#### Qué se pide
Reproduce línea por línea todos los datos que siguen, sin cambiar ni una letra.

(Entradas de datos)
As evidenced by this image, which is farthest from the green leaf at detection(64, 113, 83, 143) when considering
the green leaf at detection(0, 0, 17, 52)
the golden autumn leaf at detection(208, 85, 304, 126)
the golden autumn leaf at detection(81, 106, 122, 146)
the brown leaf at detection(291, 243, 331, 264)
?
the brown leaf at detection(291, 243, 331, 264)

#### Solución desarrollada
As evidenced by this image, which is farthest from the green leaf at detection(64, 113, 83, 143) when considering
the green leaf at detection(0, 0, 17, 52)
the golden autumn leaf at detection(208, 85, 304, 126)
the golden autumn leaf at detection(81, 106, 122, 146)
the brown leaf at detection(291, 243, 331, 264)
?
the brown leaf at detection(291, 243, 331, 264)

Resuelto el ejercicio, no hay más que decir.